▶ _Texto proporcionado_:
┌──

En Comodoro Rivadavia, los patagónicos mostraron sus garras bien afiladas y se quedaron con una victoria contundente por 98-78 para poner el 1-2 en la serie de cuartos de final, que continuará mañana.
Sin mencionar intangibles, en los que Gimnasia también fue claramente superior, dos datos estadísticos son elocuentes: 36-23 ganó el dueño de casa los rebotes (15 de ellos tomó en ofensiva) y también tuvo una efectividad del 65% en triples (15/23 en general).
Regatas empezó con defensa zonal y Gimnasia también mostró una variante en el arranque: puso a Orlietti con el afán de tener mejor marca en la pintura. Sin embargo, esta apuesta de Volcan Sánchez no le dio mayores réditos porque Meyinsse se mostró inspirado de entrada porque castigó casi siempre que lo abastecieron adentro. De todos modos, el partido se hizo de rachas y se alternaron de manera constante el dominio. De pronto Scala afinó la mira y castigó seguido desde afuera, con tres triples consecutivos. Con eso, más un doble ‘lejano‘ de Jackson, Gimnasia se puso arriba 16-12. Una ráfaga de Martínez (5 seguidos) le permitió a Regatas superarlo. Pero siguió todo ‘palo y palo‘, hasta que el visitante ganó el parcial por la mínima: 25-24.
Aún cuando el score le favorecía, estaba claro que a Regatas le podía complicar el hecho de dinamizar las acciones. Y eso ocurrió. Gimnasia se sintió cómodo al jugar posesiones cortas, porque además cargó bien al rebote ofensivo y dispuso de segundas y hasta terceras opciones, algo que no había sucedido mucho en la serie. A la regularidad de Scala, se le sumó la potencia de Seawright en la llave y un “bombazo” de Romero también para tomar distancia de nueve (34-25...41-32), ventaja que se mantuvo al cabo de la etapa: 47-38. Regatas, más allá que intentó remontar con los relevos, fue superado en actitud por el dueño de casa.

└──

▶ _Datos de anclaje de expresiones referenciales_:
┌──

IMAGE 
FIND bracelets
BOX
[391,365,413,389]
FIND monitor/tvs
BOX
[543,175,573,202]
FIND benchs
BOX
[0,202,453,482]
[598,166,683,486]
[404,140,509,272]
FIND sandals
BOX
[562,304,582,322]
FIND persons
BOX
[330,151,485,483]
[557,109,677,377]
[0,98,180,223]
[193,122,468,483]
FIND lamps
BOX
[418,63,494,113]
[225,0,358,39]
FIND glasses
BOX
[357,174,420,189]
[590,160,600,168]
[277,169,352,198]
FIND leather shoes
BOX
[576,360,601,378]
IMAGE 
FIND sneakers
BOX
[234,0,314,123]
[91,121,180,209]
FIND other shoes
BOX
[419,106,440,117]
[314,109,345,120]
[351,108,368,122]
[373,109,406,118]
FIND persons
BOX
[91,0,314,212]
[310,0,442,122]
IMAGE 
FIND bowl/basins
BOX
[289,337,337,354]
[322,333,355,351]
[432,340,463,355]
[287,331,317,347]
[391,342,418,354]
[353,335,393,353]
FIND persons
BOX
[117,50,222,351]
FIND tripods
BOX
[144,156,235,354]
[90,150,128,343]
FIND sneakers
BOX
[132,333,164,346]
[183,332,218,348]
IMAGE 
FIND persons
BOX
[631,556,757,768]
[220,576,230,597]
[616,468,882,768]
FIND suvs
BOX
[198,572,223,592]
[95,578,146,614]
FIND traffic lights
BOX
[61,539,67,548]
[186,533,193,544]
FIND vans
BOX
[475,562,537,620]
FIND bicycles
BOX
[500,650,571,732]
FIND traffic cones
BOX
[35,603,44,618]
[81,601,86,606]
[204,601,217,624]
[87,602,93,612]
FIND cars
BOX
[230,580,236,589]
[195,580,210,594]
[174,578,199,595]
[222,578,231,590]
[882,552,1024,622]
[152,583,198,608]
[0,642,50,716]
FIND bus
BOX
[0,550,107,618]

└──

▶ _Tareas a realizar_:
1. Indica si cada afirmación coincide con la crónica del partido y respalda cada respuesta con las palabras textuales que lo deciden: (a) El dueño de casa ganó los rebotes 36-23. (b) Regatas empezó el partido con defensa individual. (c) Martínez anotó tres triples consecutivos.
2. Reproduce el fragmento de la crónica del partido que va desde "Aún cuando el" hasta "dueño de casa.", ambos incluidos.
Los registros son material aparte y no tienen relación con la crónica del partido.

▶ _Respuestas esperadas_:
1.
(a) Sí: "36-23 ganó el dueño de casa los rebotes".
(b) No: "Regatas empezó con defensa zonal".
(c) No: "Scala afinó la mira y castigó seguido desde afuera, con tres triples consecutivos".

2.
Aún cuando el score le favorecía, estaba claro que a Regatas le podía complicar el hecho de dinamizar las acciones. Y eso ocurrió. Gimnasia se sintió cómodo al jugar posesiones cortas, porque además cargó bien al rebote ofensivo y dispuso de segundas y hasta terceras opciones, algo que no había sucedido mucho en la serie. A la regularidad de Scala, se le sumó la potencia de Seawright en la llave y un “bombazo” de Romero también para tomar distancia de nueve (34-25...41-32), ventaja que se mantuvo al cabo de la etapa: 47-38. Regatas, más allá que intentó remontar con los relevos, fue superado en actitud por el dueño de casa.